② 作り物の龍や神輿、仏像を水辺に遷して祈る。この形態の雨乞い祭祀は現有田市にて一件のみ見出す事ができた。その背景観念とは⑧、⑨に類似しており、この様な雨乞い祭祀とは国内各地にて散見するものであり特に珍しいものではない。一方神輿を水に漬ける祭祀形態は地域内において有田市における一件のみであった。

     特別の面(雨乞い面)を出して祈る。この形態の雨乞い祭祀は地域内においては紀ノ川流域のみにおいて二件見出すことができた。しかし雨乞い祭祀にて何故、面を用いるのかという背景観念を理解していないことから、これは今後の研究課題としたい。

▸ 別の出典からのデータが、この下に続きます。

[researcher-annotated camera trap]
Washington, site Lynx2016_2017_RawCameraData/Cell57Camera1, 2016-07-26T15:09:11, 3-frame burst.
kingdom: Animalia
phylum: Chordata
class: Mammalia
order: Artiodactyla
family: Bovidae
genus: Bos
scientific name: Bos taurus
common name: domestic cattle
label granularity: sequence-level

     大勢で千回・一万回の水垢離をとる。この形態の雨乞い祭祀は、それに類似するものを二件見出すことができた。1、においては、どの様な雨乞い祭祀が為されていたかは不明であり2、においては、人身御供の名残とも考えることが可能である。

     水神の棲むという池などをさらって水替えをする。この形態の雨乞い祭祀は地域内主要部にて見出す事が出来ず、その周辺地域といえる奈良県吉野郡にて二件見出すことができた。また、この祭祀形態は前述の様に特にその方法において後述⑪、⑫と同様、汎霊説(アニミズム)的要素が強いと考えられる。

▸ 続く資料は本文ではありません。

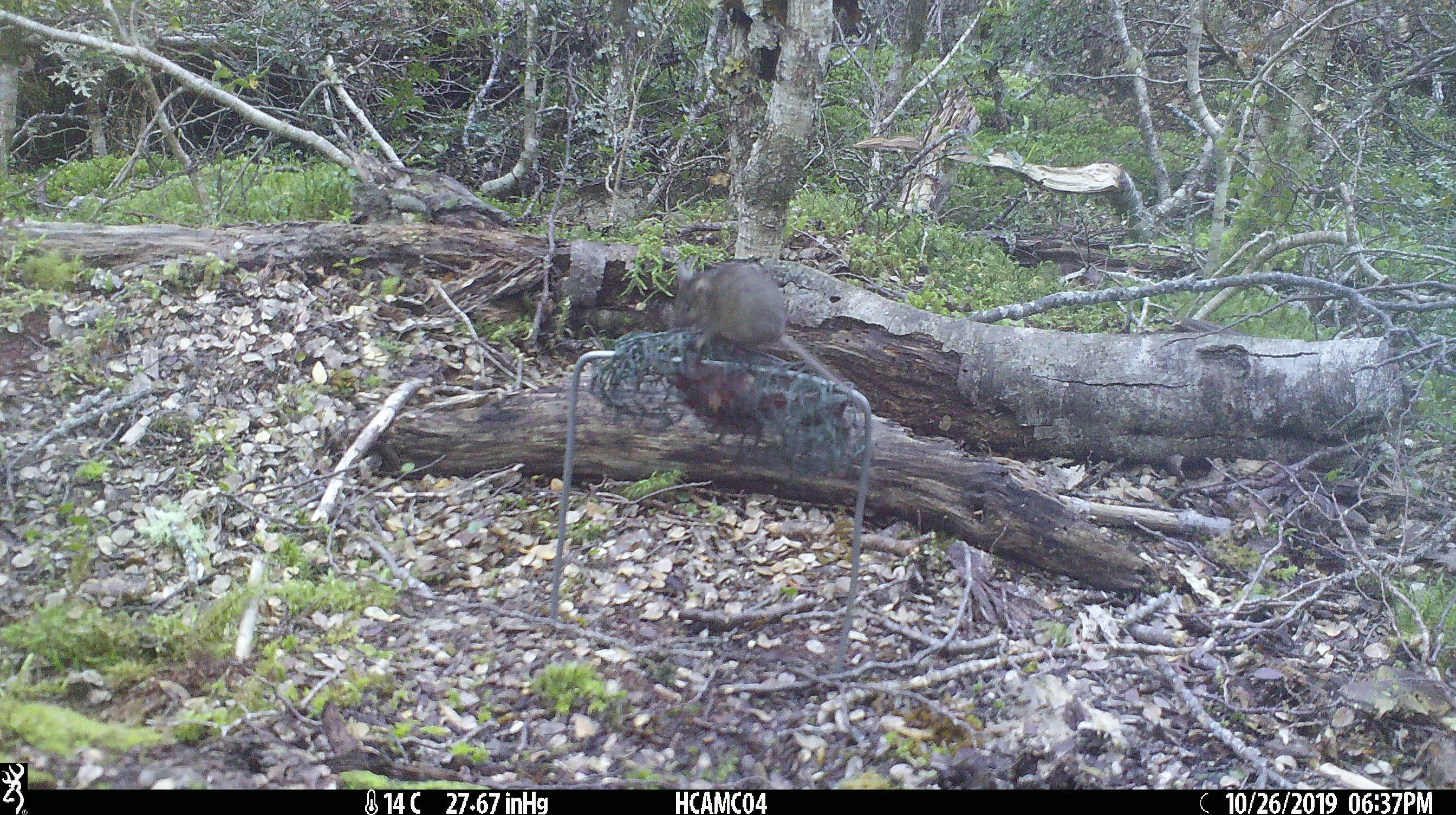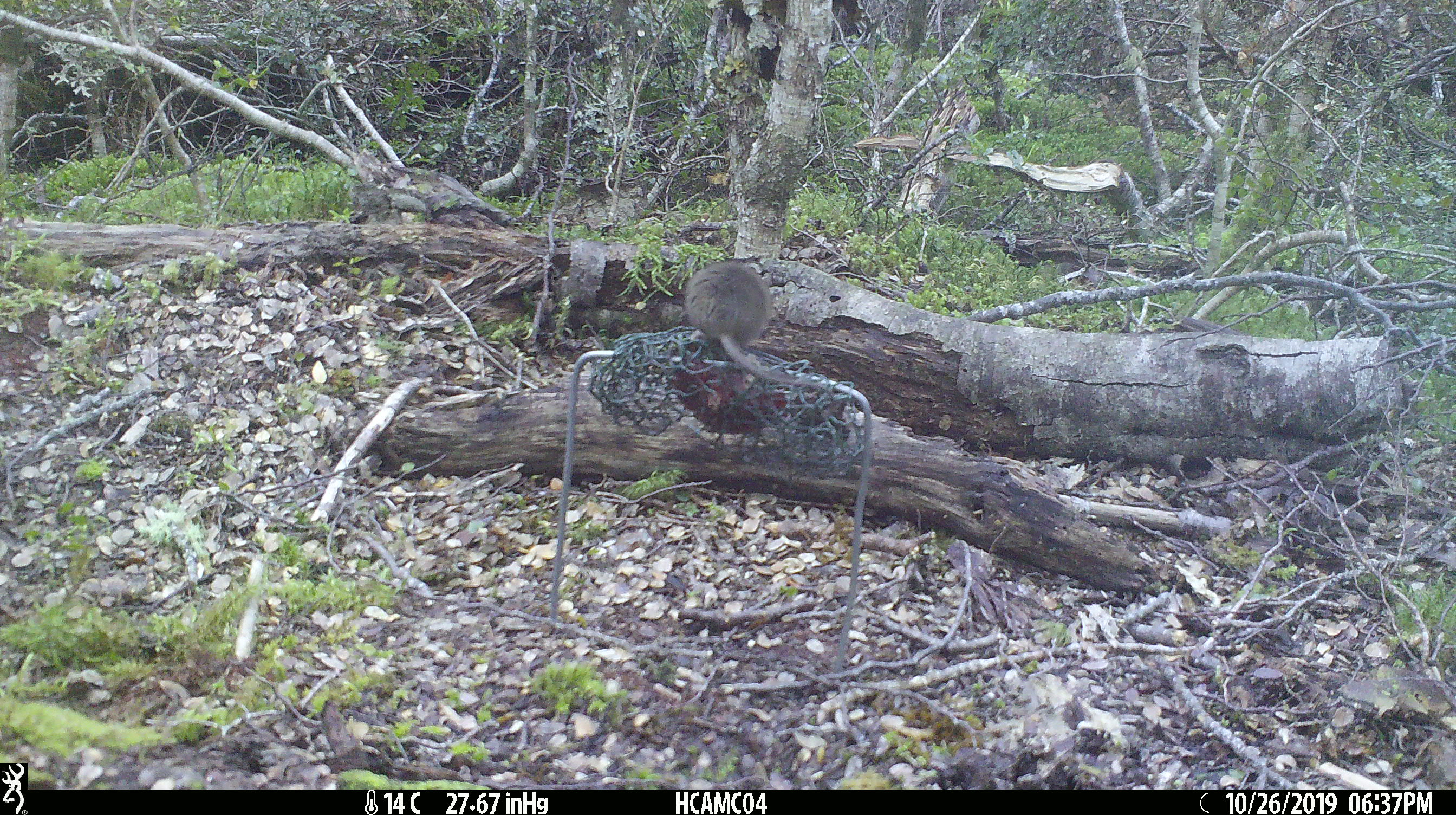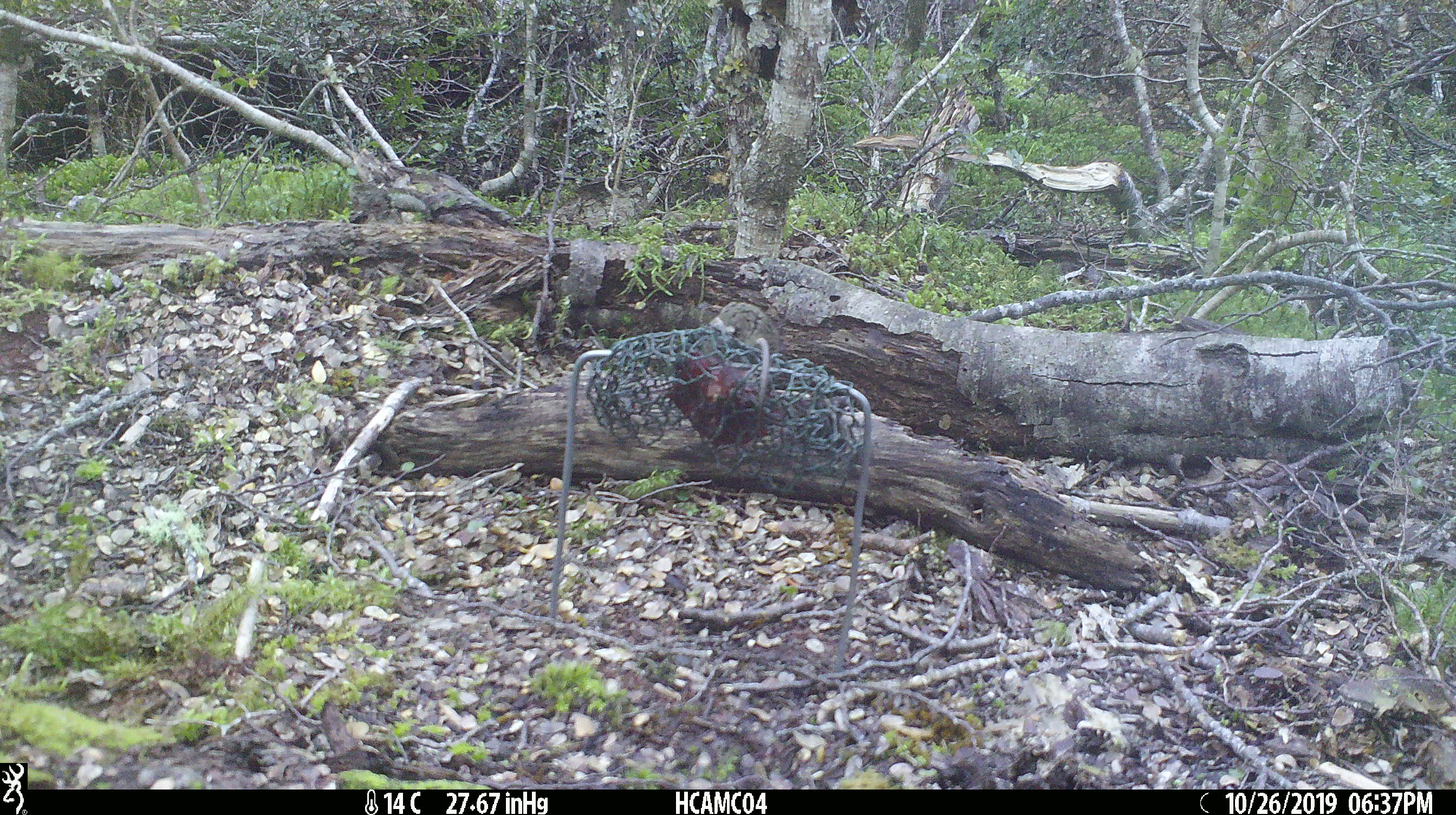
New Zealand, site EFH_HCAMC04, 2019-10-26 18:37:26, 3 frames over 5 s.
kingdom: Animalia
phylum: Chordata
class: Mammalia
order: Rodentia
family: Muridae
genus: Mus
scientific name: Mus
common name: mouse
Mouse (Mus).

     水神の池や淵の水をかき回す。この雨乞い祭祀形態も⑤と同様地域内主要部におい見出すことが出来ず、奈良県吉野郡にて二件見出すことが出来た。この雨乞い祭祀は、その方法が比較的簡便であることから地域における雨乞い祭祀とは認識されず、ある種の日常生活における禁忌とされていたのではないかと考える。そのことを示す材料として、二〇〇二年夏に執筆者が田辺市出身の知人と県内の合川ダムに釣行の際、釣竿で水をかき回すと雨が降ると咎められたことがある。ともあれ、そういった観念の由来とは興味深く、今後の研究課題としたい。

     水神の池や淵に牛馬の首など不浄のものを投げ込む、あるいは汚物を洗う。この雨乞い祭祀については以降詳論するが、概括として日高郡から田辺市、白浜町付近の地域にて散見された。また類似の雨乞い祭祀が我が近畿圏を中心に少例ではあるものの幾つか見出すことが出来た。この雨乞い祭祀の原形はおそらく朝鮮半島にあると考える。

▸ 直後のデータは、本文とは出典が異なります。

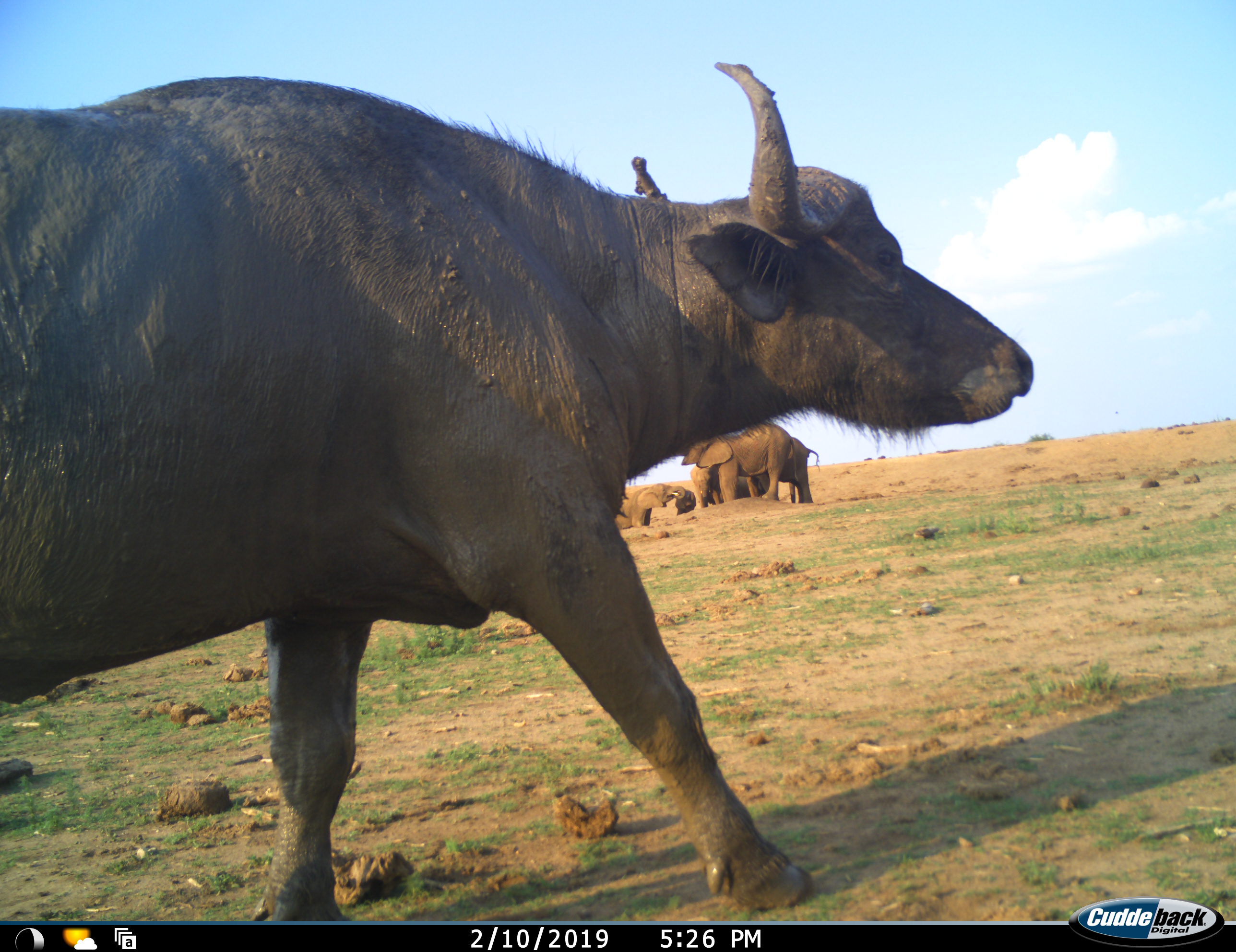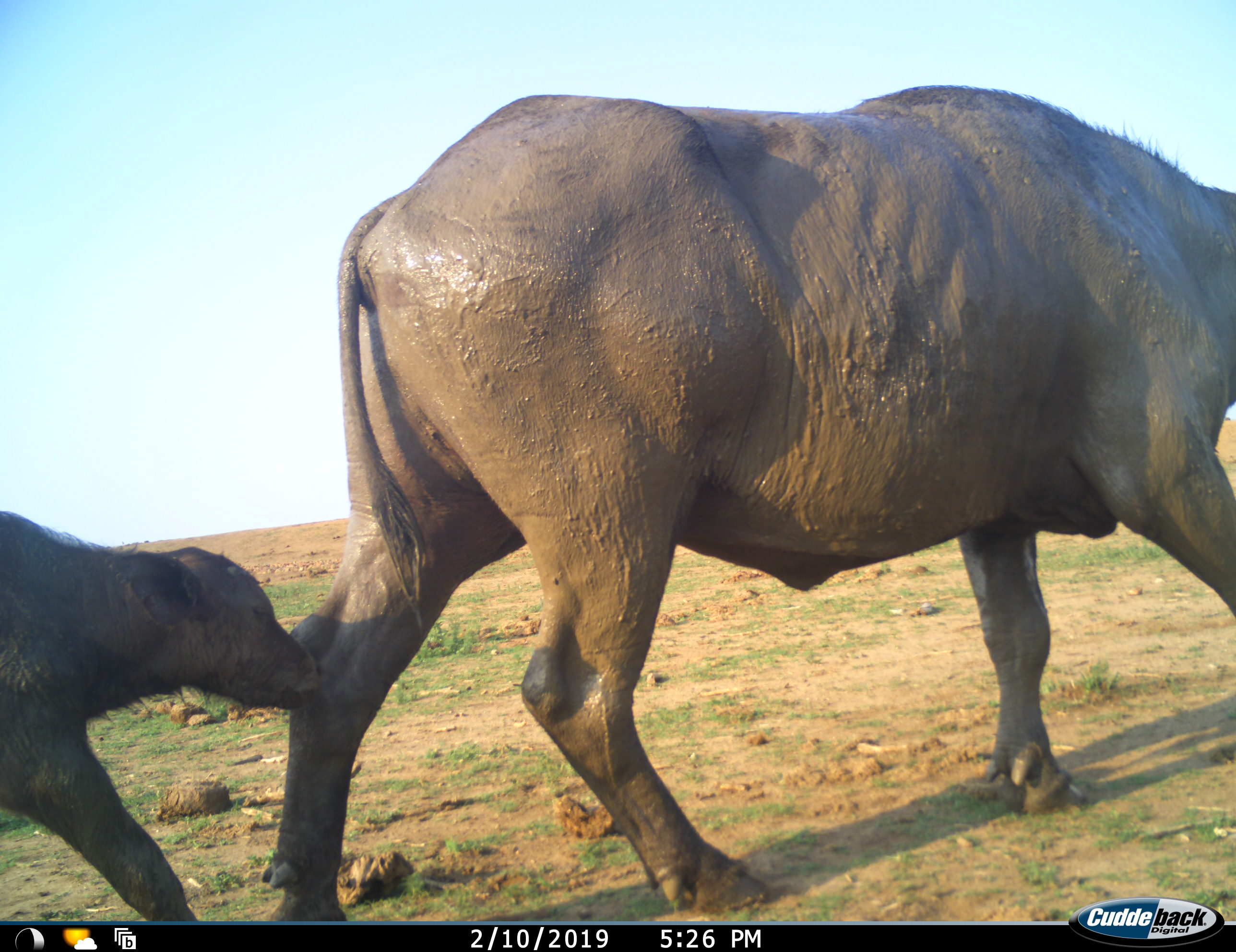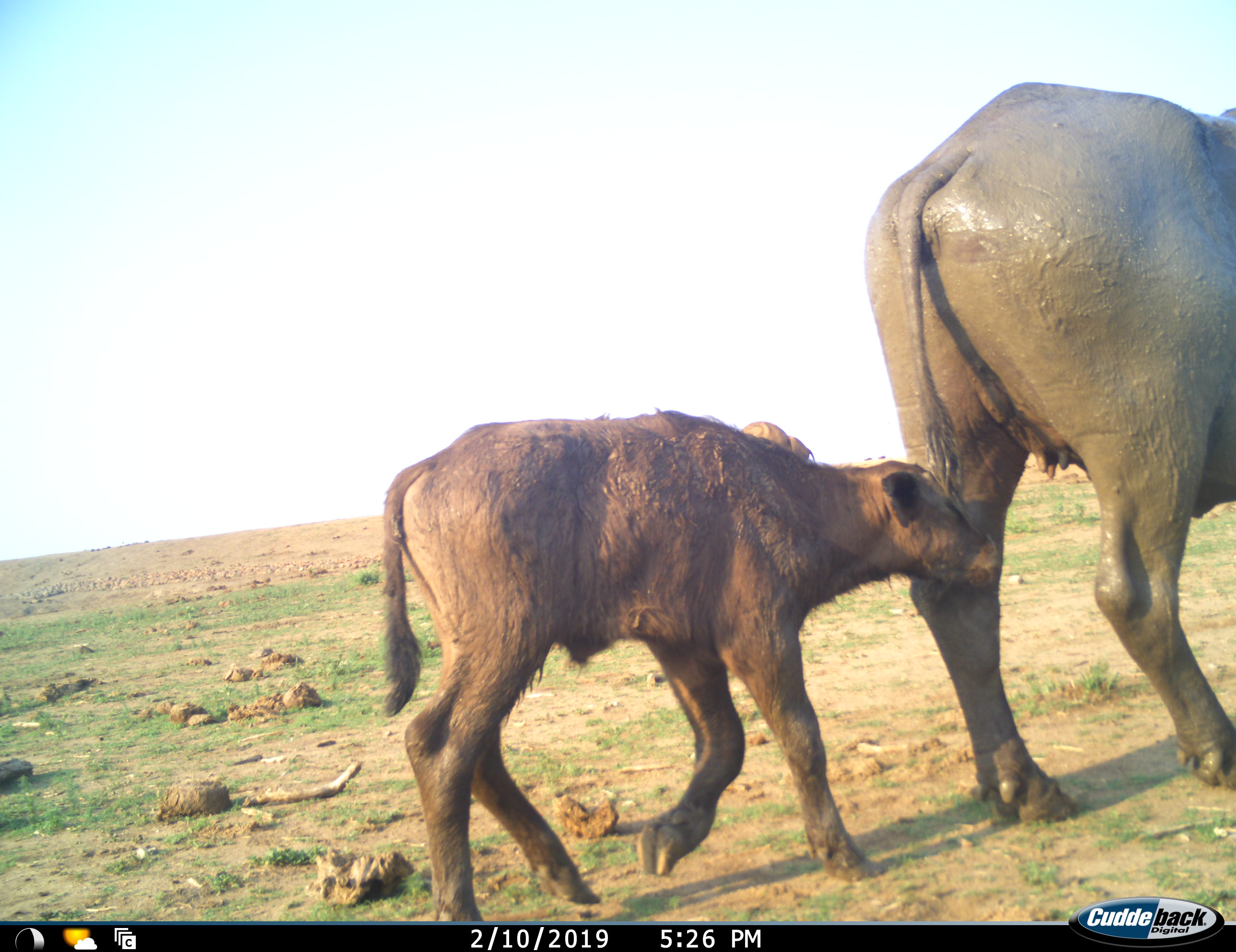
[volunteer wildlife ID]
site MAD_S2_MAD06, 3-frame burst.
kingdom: Animalia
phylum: Chordata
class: Mammalia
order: Artiodactyla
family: Bovidae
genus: Syncerus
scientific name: Syncerus caffer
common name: african buffalo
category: buffalo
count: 2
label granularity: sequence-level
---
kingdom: Animalia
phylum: Chordata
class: Mammalia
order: Proboscidea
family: Elephantidae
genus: Loxodonta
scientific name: Loxodonta africana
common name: african bush elephant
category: elephant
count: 5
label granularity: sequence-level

     地蔵を水に漬ける。この形態の雨乞い祭祀は地域内随所に見出す事ができた。その背景観念は②、⑨に類似していると考え、同時にこれは我が国内各地で散見される。また、この祭祀形態は少なくとも当地域において、少人数で行う祭祀というよりもむしろ、大勢での踊りを伴う⑩に類似したものであったようである。

     釣鐘を川や池に沈める。この形態の雨乞い祭祀と同一とされるものは見出す事が出来なかった。しかし同じ金属製の打ち鳴らす仏具としての性質を持つ鉦を用いた祭祀例を有田郡にて一件見出した。水神、龍などは金属を嫌うと考えられていたことから、この祭祀形態とは威嚇の要素が強いと考えられるが、その場合⑦の祭祀形態の背景観念においても共通する要素を見出すことが可能である。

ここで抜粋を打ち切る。